The Rising Risk of Federal Agency Cloud Investments

Published: October 01, 2014

Acquisition ReformCloud ComputingDOEEPANASA

Agencies pushed by the Office of Management and Budget to adopt “Cloud First” have moved en masse into cloud computing, assuming a greater level of risk than would have been acceptable previously. Inspectors General at several agencies have found that the move to the cloud at their agencies has resulted in uncoordinated investments, flawed and even absent data management policies, and a lack of FedRAMP security compliance. Agencies have thus swapped increased risk for greater savings thanks to policy pressure, a situation that is fraught with potential problems in the future.

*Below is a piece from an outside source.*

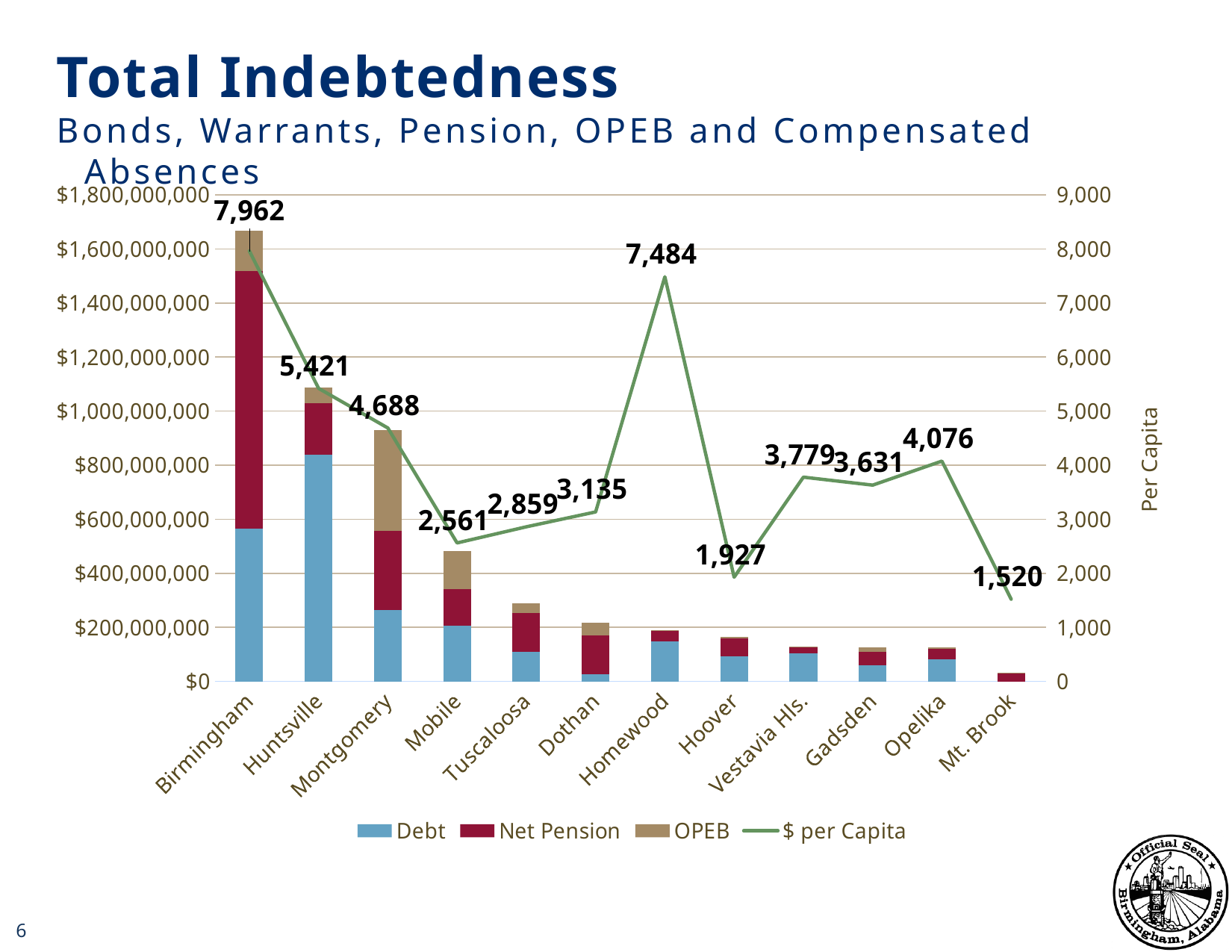
Which city has the highest $ per Capita value? Birmingham How many series does the legend list? 4 What is the difference between the $ per Capita values for Huntsville and Montgomery? 733 How many cities are shown on the x axis of the chart? 12 Which city has the lowest $ per Capita value? Mt. Brook What is the $ per Capita value for Mt. Brook? 1,520 What is the $ per Capita value for Opelika? 4,076 Is the total stacked bar for Montgomery greater or less than $1,000,000,000? less Is the total stacked bar for Birmingham greater or less than $1,600,000,000? greater What is the $ per Capita value for Homewood? 7,484 Which has a higher $ per Capita value, Vestavia Hls. or Gadsden? Vestavia Hls. What is the difference between the $ per Capita values for Birmingham and Homewood? 478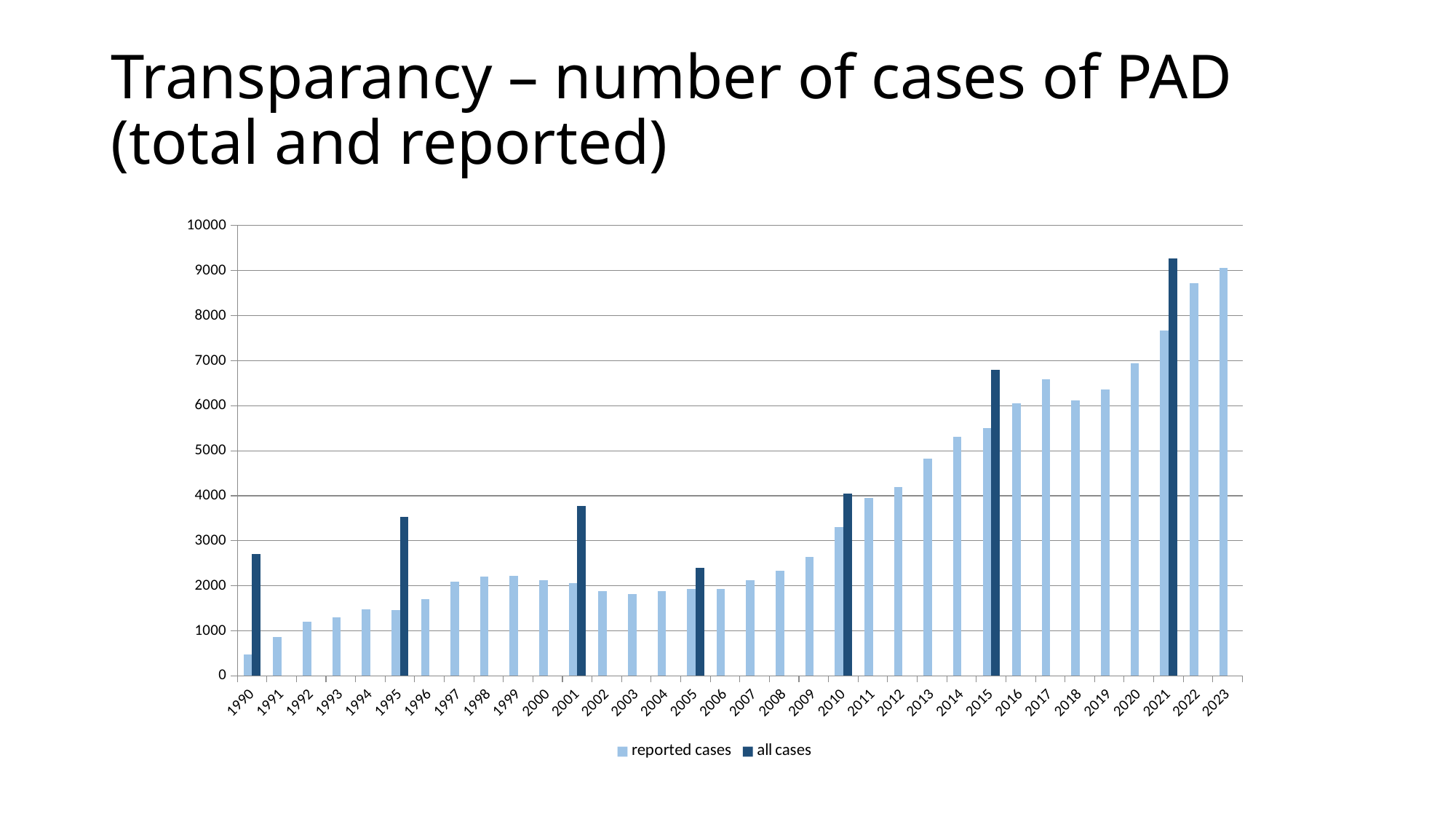
For how many years is an 'all cases' bar plotted? 7 Which series is shown in the darker blue colour? all cases Overall, do the reported cases rise or fall from 1990 to 2023? rise Which year has the highest value for reported cases? 2023 What kind of chart is shown on the slide? bar chart Which year has the highest value for all cases? 2021 Which year has the lowest value for reported cases? 1990 Is the value for all cases in 2015 greater or less than 7000? less Is the value for reported cases in 2022 greater or less than 8000? greater How many series does the legend list? 2 How many years are shown on the x axis? 34 Which is larger: reported cases in 2017 or reported cases in 2018? 2017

Last week saw the publication of a report by the Government Accountability Office that reprimanded federal agencies for not pursuing cloud investments as aggressively as is mandated by the Office of Management and Budget’s “Cloud First” policy.  As a result, the GAO’s Cloud Computing: Additional Opportunities and Savings Need to Be Pursued report concluded, agencies had not derived the cost benefits that they might have if they had chosen to use a commercial cloud service rather than reinvest in the ongoing operation of numerous legacy systems.  At roughly the same time the Department of Energy’s Office of the Inspector General published an audit report showing that although DOE offices and programs had invested more than $30 million dollars in cloud computing those offices could often neither account for the services they used, nor had they established adequate data management policies.  Lastly, the audit found that none of the cloud services reviewed were fully compliant with the Federal Risk and Authorization Management Program (FedRAMP).

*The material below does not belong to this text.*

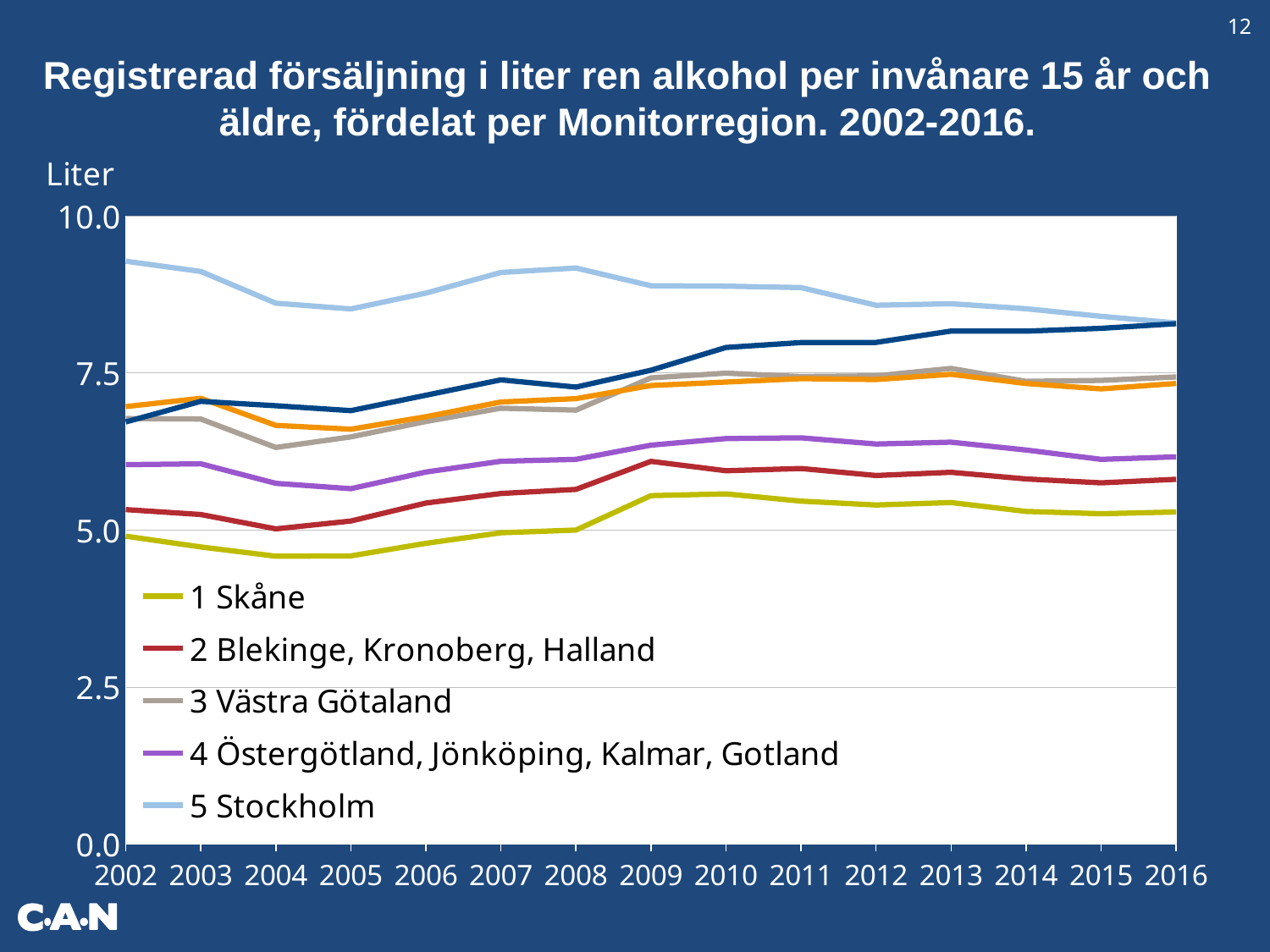
Which series listed in the legend has the highest value in 2016? 5 Stockholm What unit is shown on the y axis of the chart? Liter What kind of chart is shown on the slide? line chart How many years are shown along the x axis of the chart? 15 Which series listed in the legend has the lowest value in 2002? 1 Skåne Is the value for 3 Västra Götaland in 2004 greater or less than 7.5? less How many series does the chart's legend list? 5 In 2010, which is larger: the value for 5 Stockholm or the value for 1 Skåne? 5 Stockholm Does the value for 5 Stockholm rise or fall from 2002 to 2016? fall Is the value for 1 Skåne in 2009 greater or less than 5.0? greater Is the value for 1 Skåne in 2004 greater or less than 5.0? less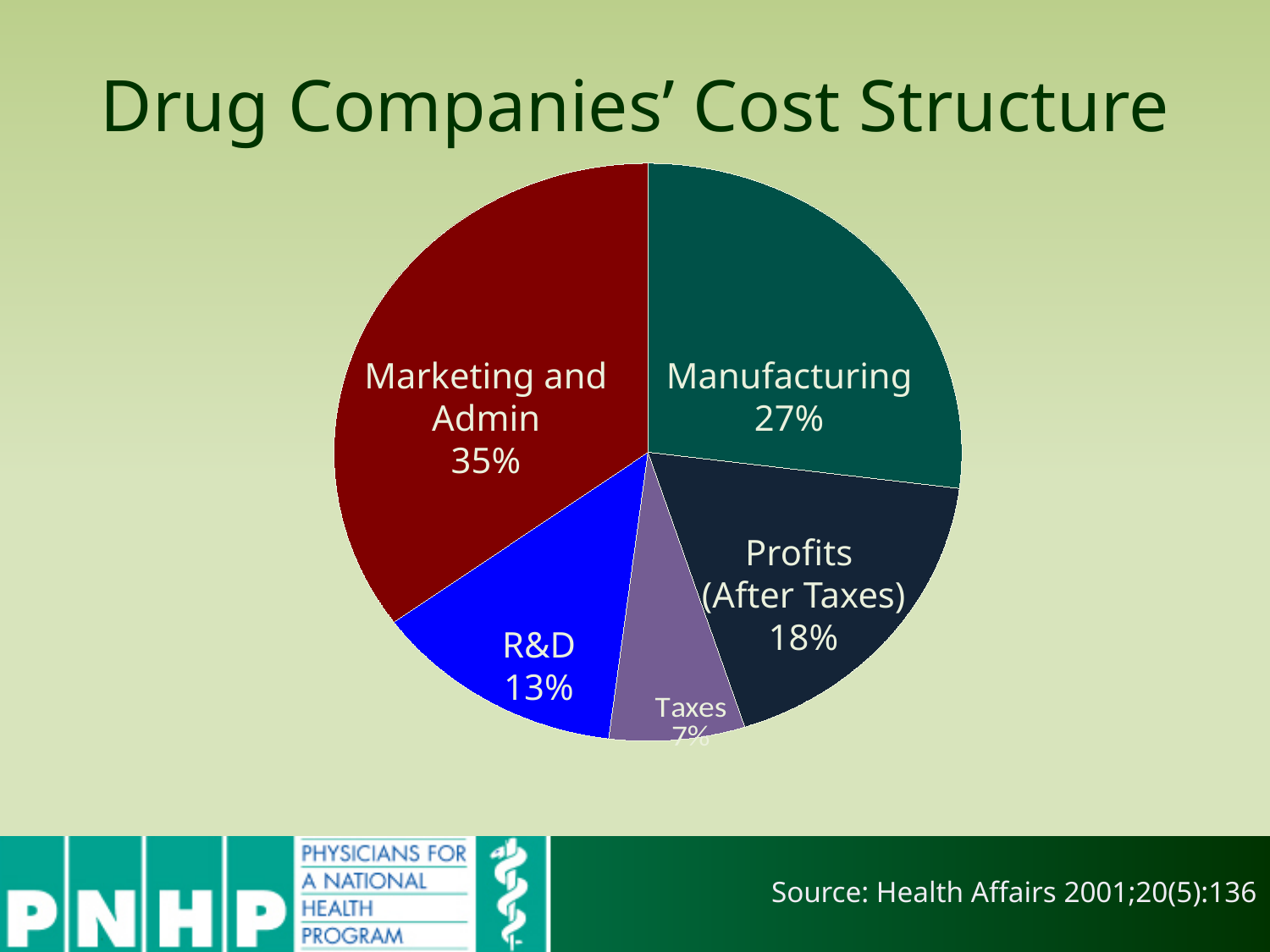
What kind of chart is shown on the slide? pie chart Which category has the smallest slice of the pie? Taxes What share of the pie is Profits (After Taxes)? 18% What is the difference in percentage points between Marketing and Admin and R&D? 22 Which is larger, Manufacturing or Profits (After Taxes)? Manufacturing What share of the pie is R&D? 13% What share of the pie is Manufacturing? 27% What share of the pie is Marketing and Admin? 35% What is the title of the chart? Drug Companies' Cost Structure What colour is the R&D slice? blue Which category has the largest slice of the pie? Marketing and Admin How many slices does the pie chart have? 5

In effect the GAO lambasted agencies for not considering cloud solutions to replace aging legacy systems, while at the same time yet another agency IG criticized its offices for failing to adequately protect data and coordinate investment management.  Several weeks ago the OIG at the Environmental Protection Agency revealed flaws in the EPA’s cloud investments that are similar to those at the DOE and last year the National Aeronautics and Space Administration was slapped for making cloud investments that lacked adequate data governance and security oversight.

Does anyone see the problem here?   

The OMB pushed Cloud First onto agencies with the sole objective of reducing IT costs.  This unerring (and I would argue irresponsible) focus on reducing costs forced agencies to jettison their typical risk aversion and jump into a new technology approach that they were not prepared for.  Lest readers think I am overstating the problem, I ask for consideration of the following.  Over the last two years I have documented hundreds of cloud investments that agencies have made since 2009.  These investments include back office systems and even a few mission critical programs that go far beyond the 3 programs that Cloud First originally mandated.  Now agency IG after agency IG is coming forward with audits revealing uncoordinated investments, absent data management policies, and lack of FedRAMP compliance.

Consider FedRAMP compliance.  Last time I checked fewer than 20 commercial cloud solutions had received FedRAMP certification.  Years ago representatives from industry warned that the FedRAMP approach would create a bottleneck of epic proportions; something GSA officials repeatedly promised wouldn’t happen.  Now where are we?  Agencies caught between the rock of OMB (and Congress, for that matter) and the hard place of the glacial FedRAMP authorization process have invested in cloud solutions well before they were ready for them.  The result has been chaos and the expansion of risk  across government in the name of saving a few million dollars; all of this against a backdrop of soaring entitlement spending that reaches into the trillions.  Is it any wonder that agencies have sought to keep legacy systems running rather than wade further into water that is already up to their noses?

The reality of the situation is that federal agencies have already made significant investments in cloud computing.  Many of these investments were made before FedRAMP had been stood up, meaning very, very few of them are compliant.  Worse yet, agency data management policies providing standards for the handling, storage, and accessibility of data are still largely missing.  The result is a federal IT environment in which risk has soared – the risk of breached or lost data, the risk of poorly managed investments, and the risk of cost overruns.  All of this has come at the cost of saving a few pennies at a time when the Federal Reserve regularly CTRL+Ps billions of dollars into existence per month.  The Department of Defense’s more conservative approach to the cloud doesn’t look so bad now does it?